Banks want direct access to the NFC because they want to bully people into making their app the default handler for payment cards. One of the great things about Apple Pay is that all banks must compete as equals for every transaction. It's trivially easy to switch which card you use when you pay and every card gets the same best user experience.
Forcing NFC open is, paradoxically, anti-competitive, because it makes it easier for the biggest banks to stop competing and instead lock their customers in.
Merchants do not have any relationship with Apple for Apple Pay transactions. You tap your phone and it's treated the exact same way as when you tap your card. The merchant sends it to whoever they use for card processing, who eventually sends it to the card network (Visa, etc.) and to the bank for approval. That's what payment processing is. Apple isn't involved at any step. They are involved in the provisioning process where cards are added to your device.
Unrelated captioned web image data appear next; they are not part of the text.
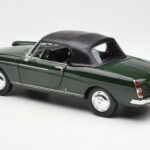 Peugeot 404 Cabriolet Antique Green Edizione Limitata Norev 1:18 184829 - image 7 of 8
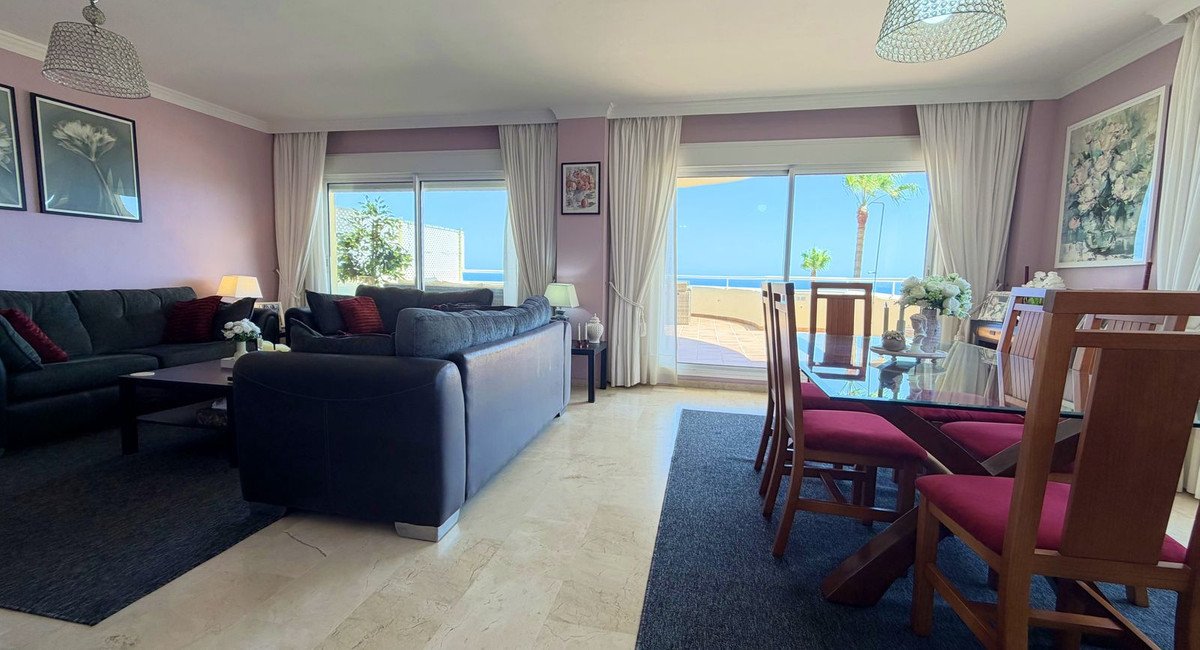 3 Bed Penthouse in Estepona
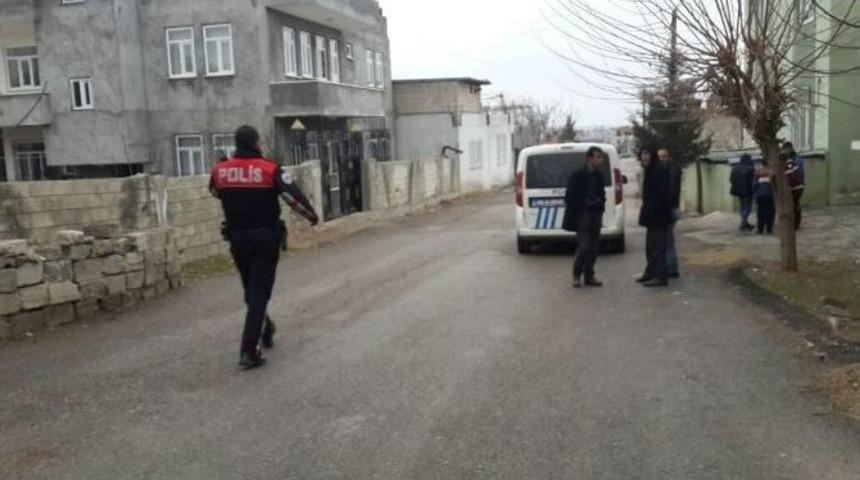 Komşuların Kavgasına Polis Ekipleri M&uuml;dahale Etti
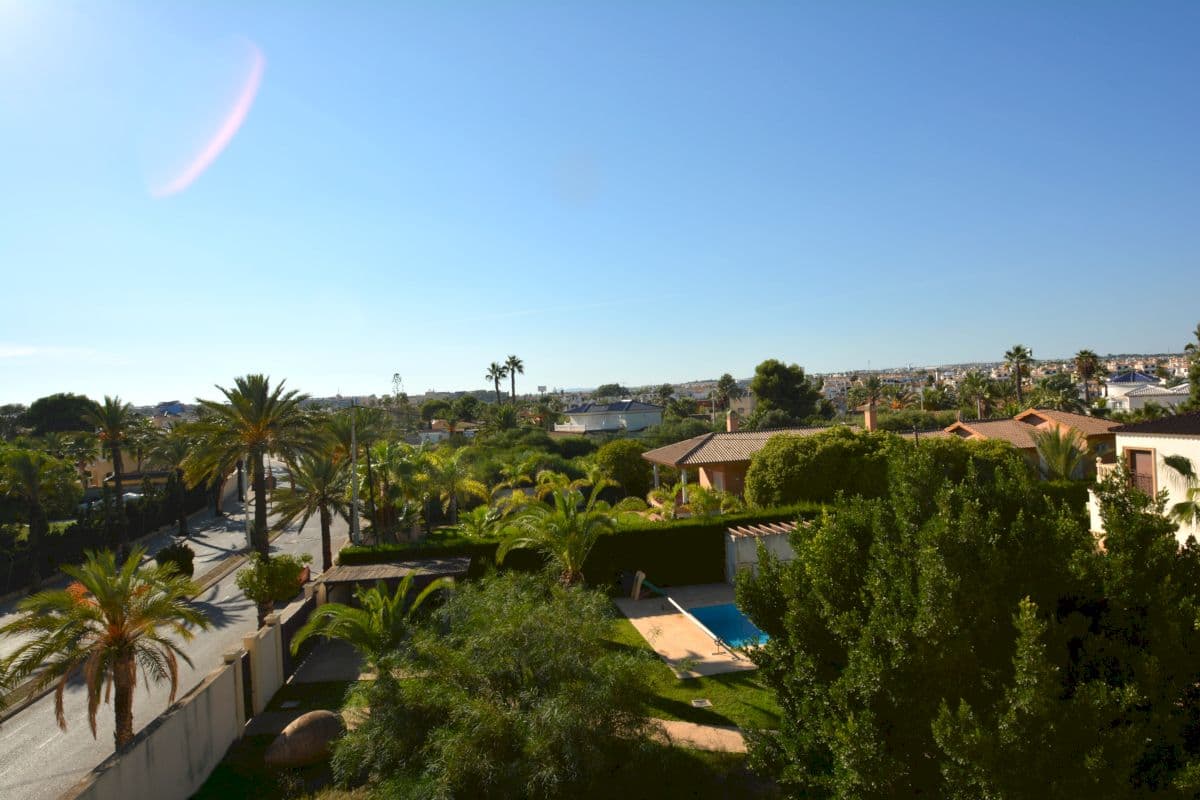 9 bed Detached Villa in Orihuela Costa - 43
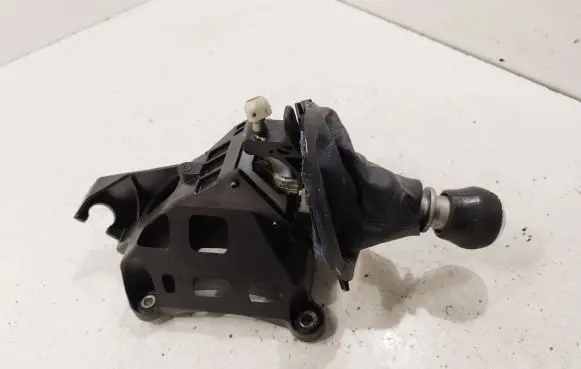 Toyota Verso-S Gear shifter/selector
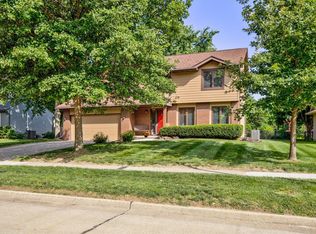 5745 Columbine Dr, Johnston, IA 50131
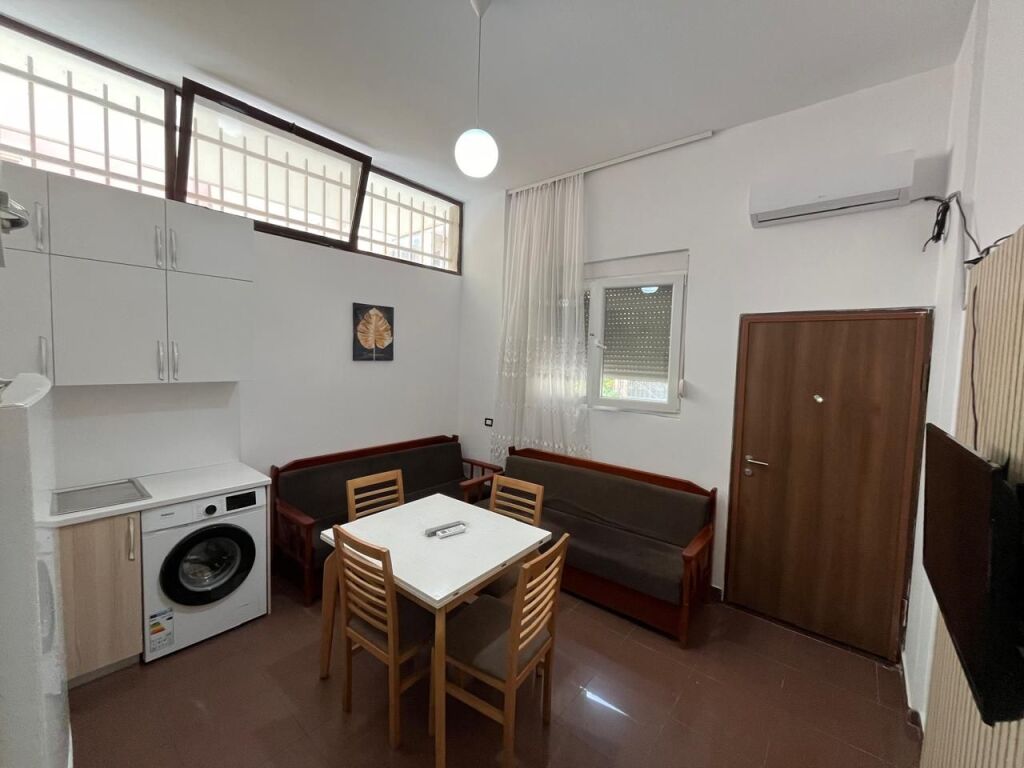 Qera | Apartament 1 + 1 | Rruga 5 Maji | 450 €/muaj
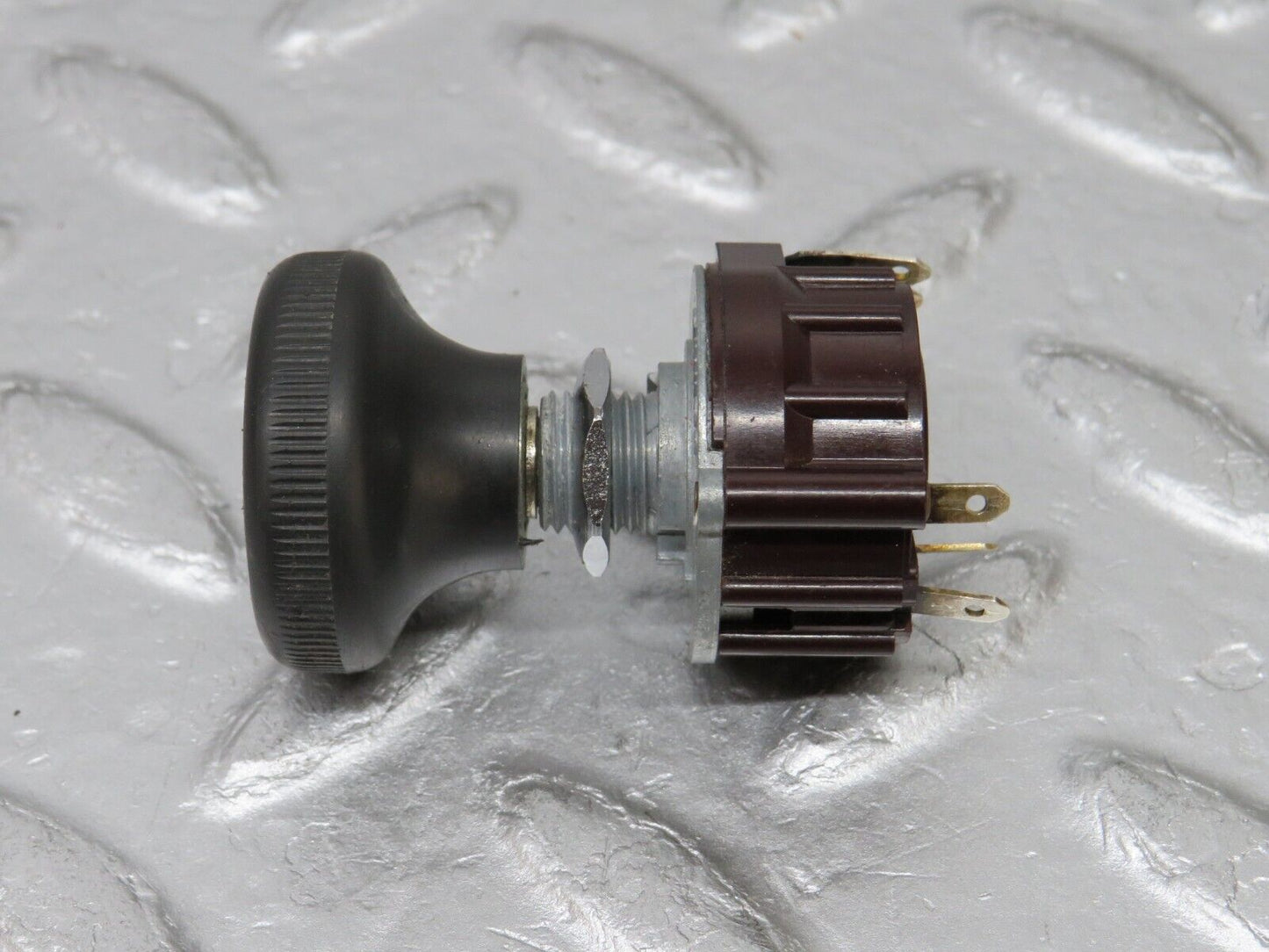 37463 Mercedes-Benz W109 300SEL Heater Control Switch 023.00-1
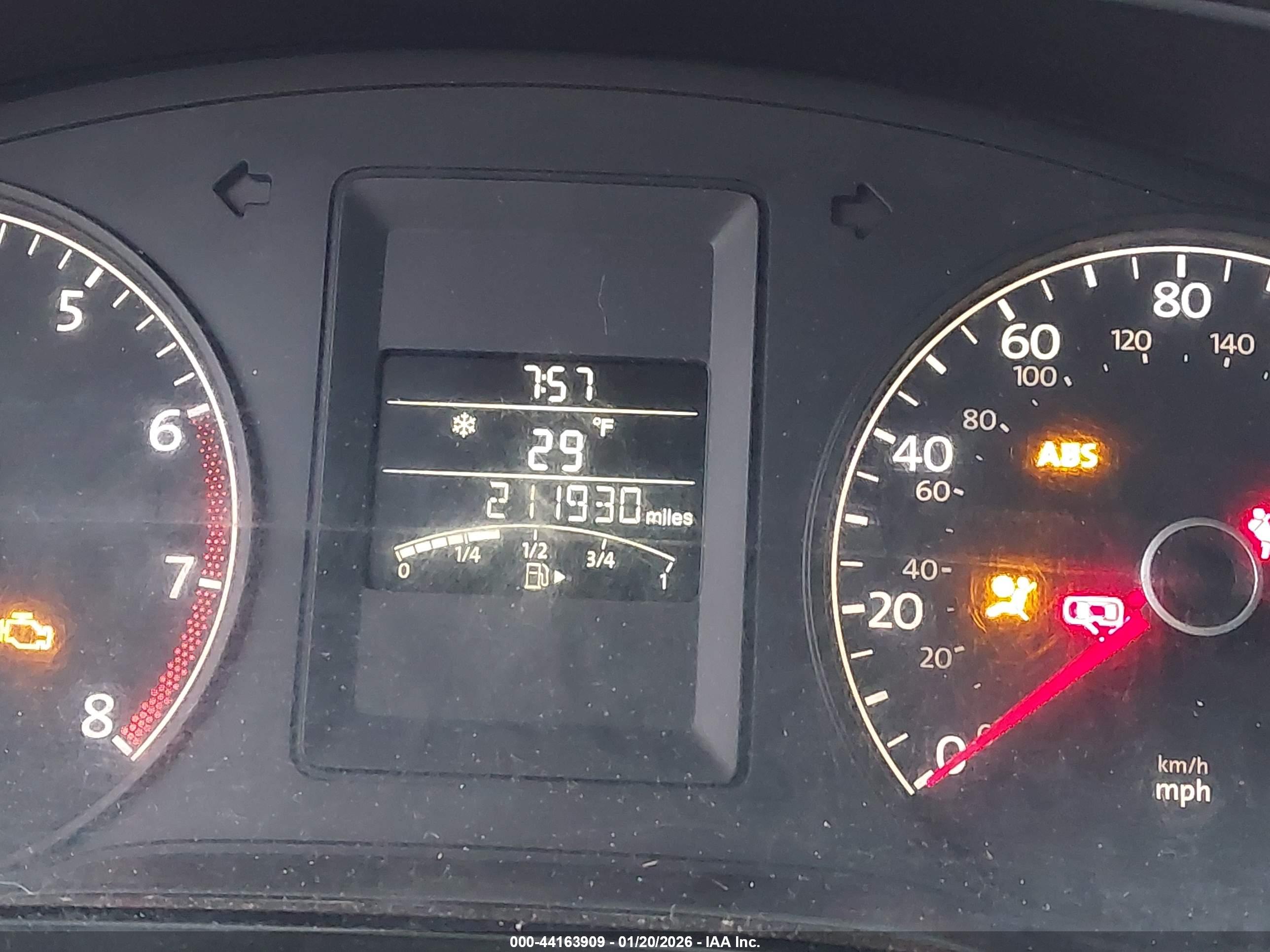 VOLKSWAGEN JETTA image 6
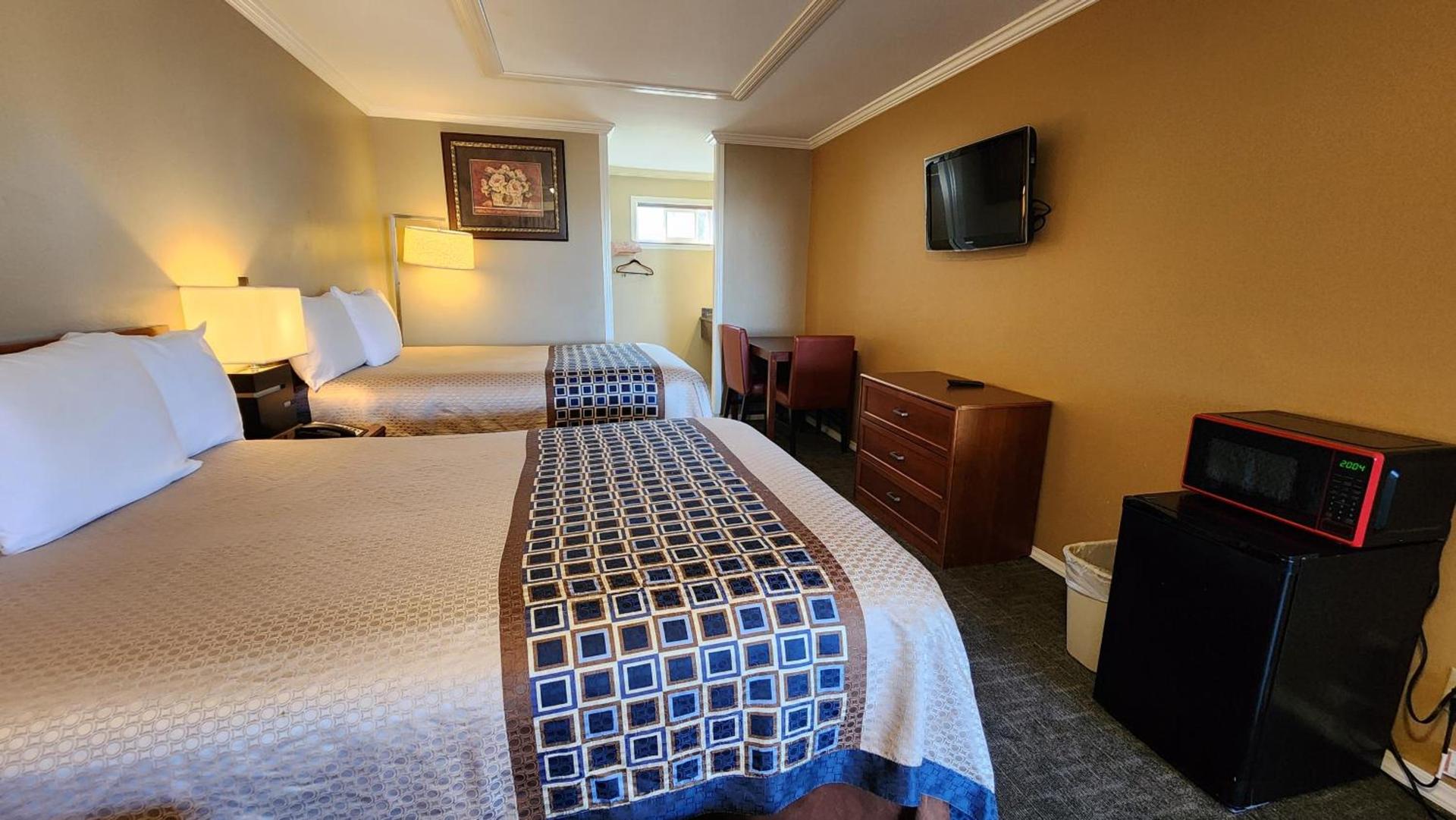 Welcome Everett Inn photo 18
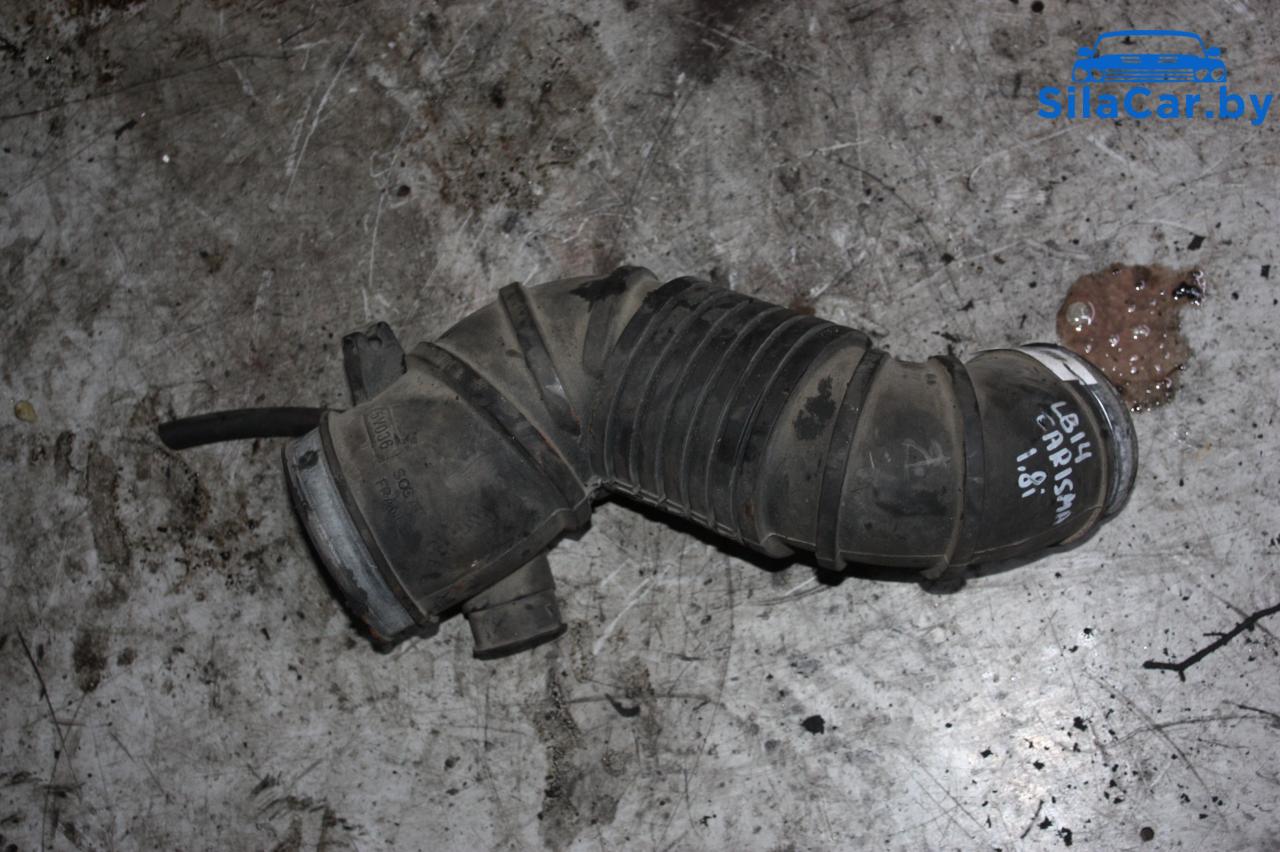 патрубок воздушного фильтра Mitsubishi Carisma 1 поколение 1999, 1.8 л., бензин - фото №1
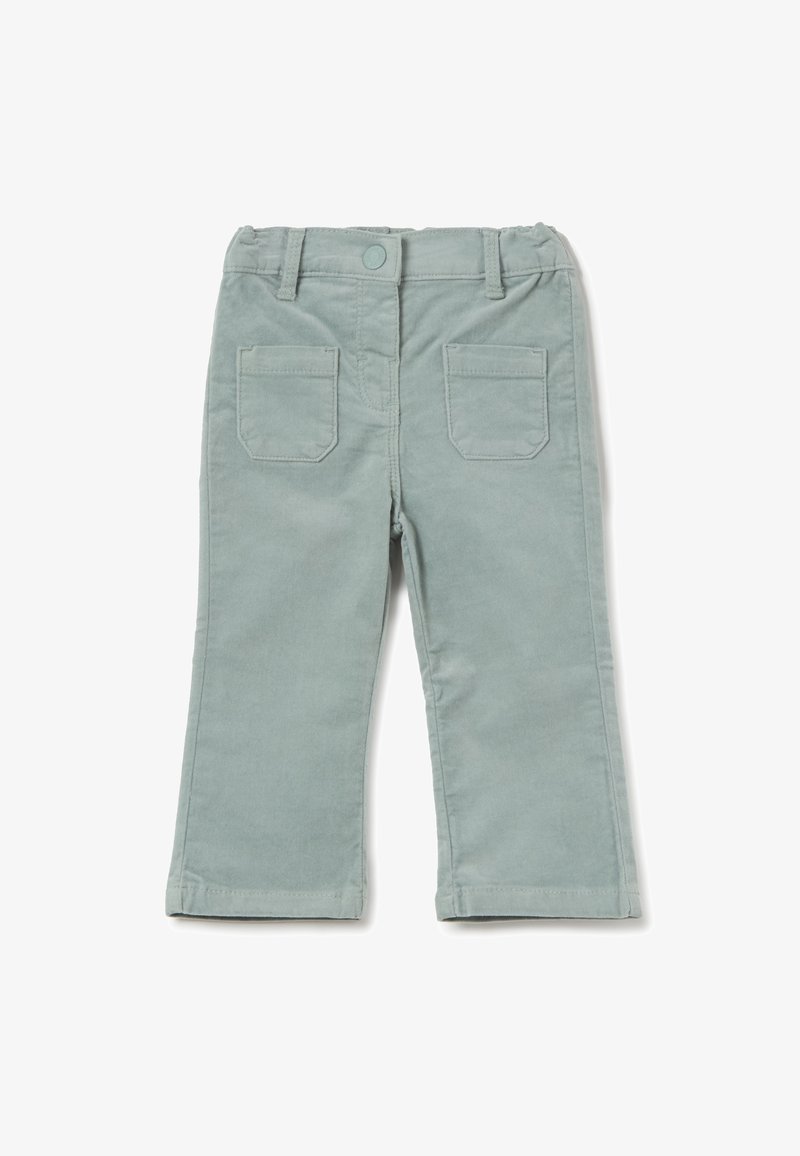 Groene katoenen broek met een recht model, voorzien van een knoopsluiting en twee achterzakken. De stof heeft een zachte textuur.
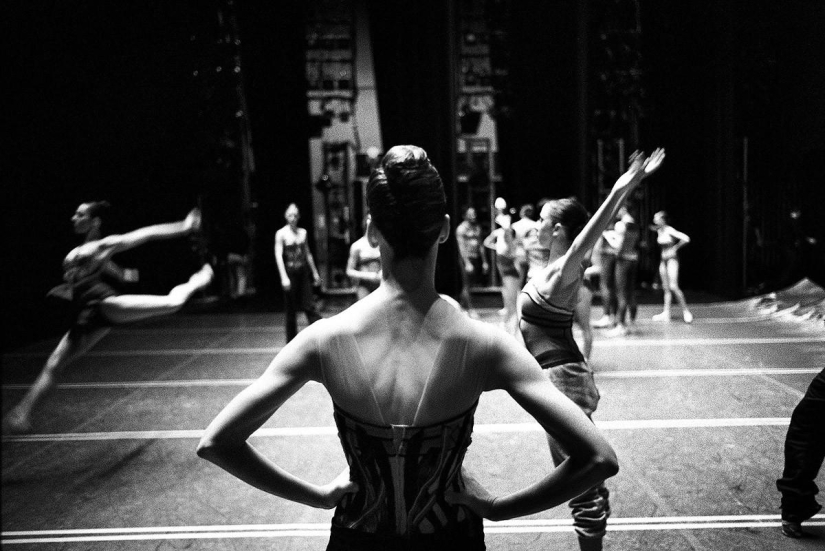 El mundo del ballet profesional a través de los ojos de Henry Lutweil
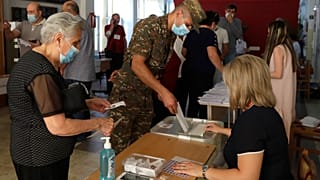 Ermenistan'da seçmen sandık başına gitti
Apple charges a fee to the issuing bank, which comes out of their share of the card processing fee paid by merchants. The original (2014) reported fee for US credit card transactions was 0.15%. Card processing fees are, in general, significantly cheaper in Europe (and indeed most other countries). We don't even know if the US fee is still 0.15% but it definitely isn't in the EU.
Have you literally done zero research into this? The vast majority of merchants in the US, and nearly 100% in many other countries, accept Apple Pay. Doesn't that strike you as awfully high if they actually had to sign up for it with Apple? And add an entirely new payment processor to their operations?
Apple is not involved in any capacity with processing Apple Pay transactions when you tap your device in a business. A Visa card loaded on an iPhone is literally just a contactless Visa. Apple Pay = Google Pay = physical contactless card. One single industry-standard protocol.
For web/app transactions, a merchant has to set up Apple Pay explicitly (though it's still actually processed by the same parties as entering the card number) but for in person, they just need contactless payments enabled on their card terminal. No extra steps, parties, or fees.
That graphic is really good. I've seen a lot of graphics that try to explain it but most of them make mistakes; that one is surprisingly perfect.
At this point I vote we just consider it trolling. The best case alternative is that it's merely aggressively-protected ignorance, and that's not worth engaging with either.
Hey, OP commenter here, you have been fully correct throughout this thread. Here is an apple engineer explicitly stating that you're correct.
I work with this technology, as well as dozens of actual payments processors, every day, so I find what they're saying absurd and ... just, the strangest hill to die on.
I've tagged them as a troll. If your app allows it, I suggest you do the same.
I feel like I've entered some Twilight Zone. You just keep repeating the same absurd claims about something but if you had ever researched it in any capacity you'd know how false those claims are.
"Apple Pay is accepted at over 85 percent of retailers in the U.S."
Look, it's really simple: If a store accepts contactless cards, it by definition accepts Apple Pay. They are the same thing to the merchant. There are zero merchants that take contactless cards but can't take Apple Pay.